- _Passage_
Instructor(s): Mark Miller     Terms Offered: Spring

ENGL 46901. Narratives Suspense in European/Russian Lit/Film. 100 Units.

This course examines the nature and creation of suspense in literature and film as an introduction to narrative theory. We will question how and why stories are created, as well as what motivates us to continue reading, watching, and listening to stories. We will explore how particular genres (such as detective stories and thrillers) and the mediums of literature and film influence our understanding of suspense and narrative more broadly. Close readings of primary sources will be supplemented with critical and theoretical readings. Literary readings will include work by John Buchan, Arthur Conan Doyle, Feodor Dostoevsky, Graham Greene, Bohumil Hrabal, and J.M. Coetzee. We will also explore Alfred Hitchcock's take on 39 Steps and the Czech New Wave manifesto film, Pearls of the Deep. With theoretical readings by: Roland Barthes, Viktor Shklovsky, Erich Auerbach, Paul Ricoeur, and others.

Equivalent Course(s): REES 23137, CMLT 22100, ENGL 26901, CMST 35102, HUMA 26901, CMST 25102, REES 33137

ENGL 47102. Dissident Lit. 100 Units.

This seminar will explore the literature and history of "the dissident," a central figure of late 20th-century and 21st-century human rights politics. Through our readings of novels, essays, and criticism drawn from a range of traditions (from the US and Latin America to Russia and East-Central Europe) we will consider both the possibilities and dilemmas of literary dissidence.

Equivalent Course(s): HMRT 37102, HMRT 27102, ENGL 27102

ENGL 47501. Milton. 100 Units.

- _Data lines_
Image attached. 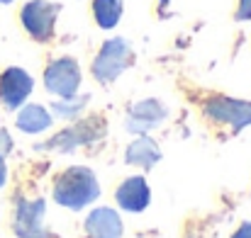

- _Exercise set_
• 1. Reproduce the course listing text starting at "This seminar will" and ending at "of literary dissidence.".
• 2. According to the course listing, what figure does the Dissident Lit seminar describe as central to late 20th-century and 21st-century human rights politics?
• 3. In the course listing, which authors are named for the literary readings in ENGL 46901?
The material comes from a source separate from the course listing.

- _Answers in order_
• 1.
This seminar will explore the literature and history of "the dissident," a central figure of late 20th-century and 21st-century human rights politics. Through our readings of novels, essays, and criticism drawn from a range of traditions (from the US and Latin America to Russia and East-Central Europe) we will consider both the possibilities and dilemmas of literary dissidence.

• 2. The dissident.

• 3. John Buchan, Arthur Conan Doyle, Feodor Dostoevsky, Graham Greene, Bohumil Hrabal, and J.M. Coetzee.